On Sat, Sep 5, 2009 at 7:09 AM, Denny Springer wrote:

Larry, I just bought a CA on Monday. Here is the unusual part. I owned this CA from 1994 to 2001 at which time, I sold the tractor for $1750. I bought it back for $612. The tractor looks like hell and ran on two cylinders. The plugs were not even finger tight - two plugs had no gaskets. Plugs two and three were hopelessly fowled. I cleaned the plugs and put ring gaskets on those two plugs. It easily fired up and runs quite a bit better than when I sold it 8 years ago!

The live power clutch did not work when I got the CA the first time. The problem was the plate and balls for engagement. There was also some problem in the plates - interference with the clutch case prevented it from disengaging. I had to adjust a spot or two on the plates and add a couple of shim washers. It works better now than when I sold it.

I think that the part in question can be welded. If it is cast iron, which I suspect since the ears broke off, I've welded cast iron with some success with a wire feed. The big issue is not the weld material but instead heat. You need to get the cast iron quite hot before welding and weld it with fairly high temperature. I use either an acetalene torch or a map gas bottle with a propane nozzle. I simply try to get the weld area close to red hot but not quite. Then weld as quickly as possible. I welded a broken swing needle on my baler two years ago and it is still working fine. One thing, use a grinder to make a fillet on the break line. I try to get a V about 1/16 to 1/8 wide and at least 1/16 deep. Do one ear at a time.

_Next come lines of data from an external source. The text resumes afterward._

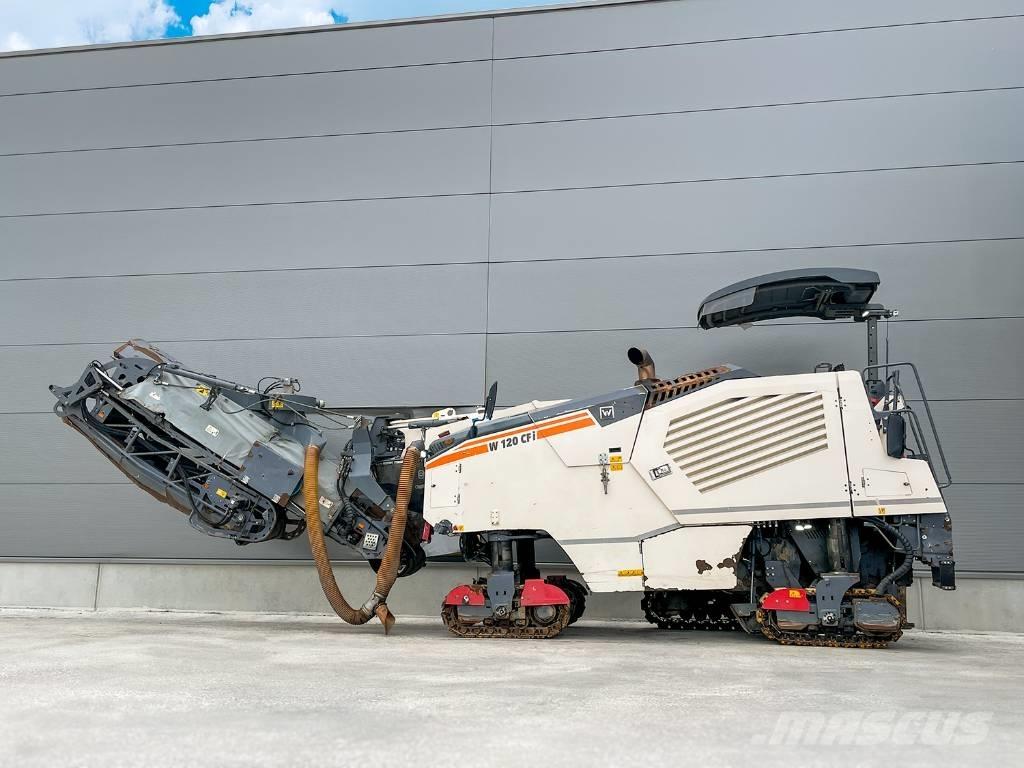Wirtgen W 120 CFI Asfaldi külmfreesimise masinad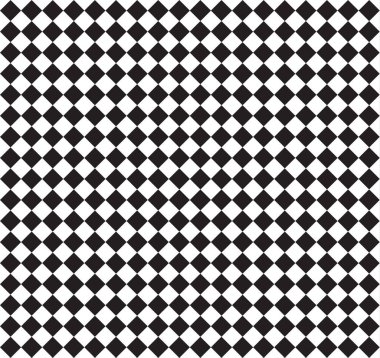 Siyah ve beyaz desenli geometrik soyut grafik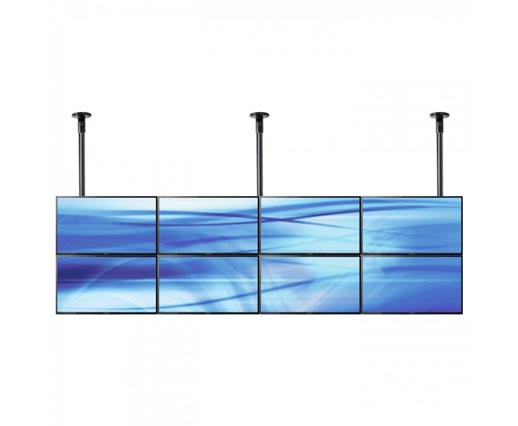 Ergomounts infinity sky 4x2 video ceiling mount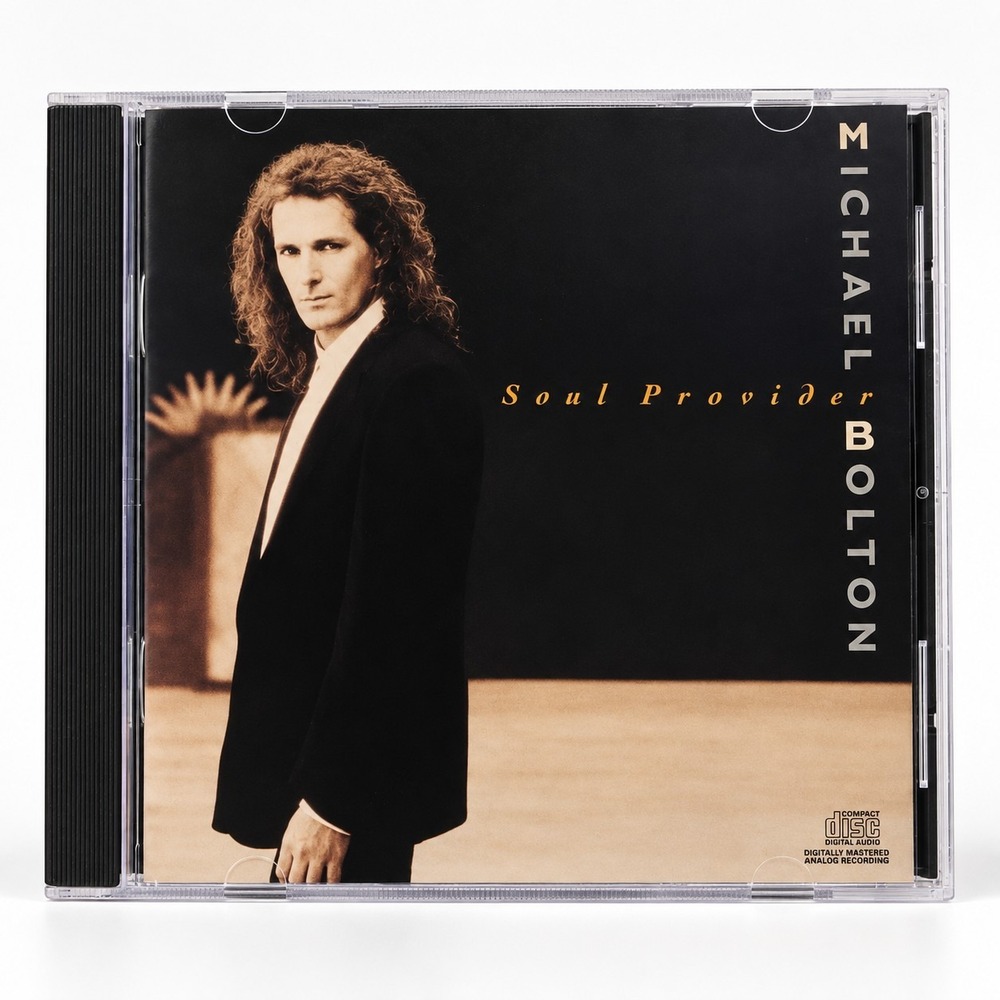 Michael Bolton Soul Provider CD 1989 Columbia CK 45012 USA Soft Rock Pop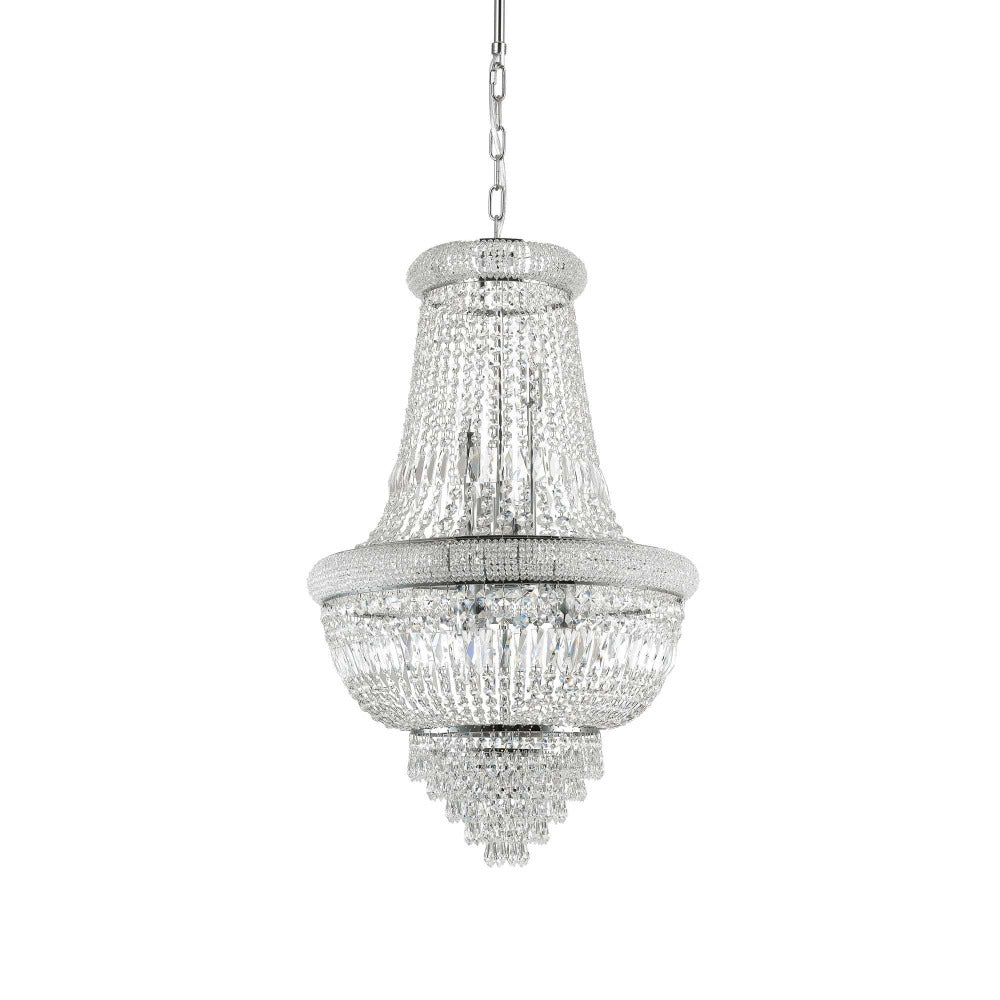 Buy Crystal Pendant Lights Australia Dubai Sp10 Crystal Pendant 10 Lights Metal / Crystals - 2159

I don't know anything about nickel. I am an engineer and did study metalurgy. My training and my experience is that nickel doesn't like any metal but nickel. No amount of heat will permit soldering. No amount or type of flux will permit soldering. I've never tried welding and I probably never will. On the other hand, there are folks out there who do it but I've never heard anyone brag about how good it works. Maybe your guy knows something others don't. I sure will be interested in your results. Brazing seems to me to have a better chance which is done with a brass alloy. Neither nickel nor brass will have the strength that steel will have. My wire feed uses steel wire with a flux core - after heating up the part, I weld at the highest heat setting and fasting feed rate. It takes two to do this - one for heating and another for welding. Weld immediately when the flame is removed.

I was playing with my "new" CA yesterday and didn't have time to respond. The tractors are at my ranch which has no internet.

What have you got to loose? The welding shouldn't take more than an hour.


Thanks Denny;
I will give it a try as I dont think I will be able to find a used , or iven a new part. I'll let you know how it turns out.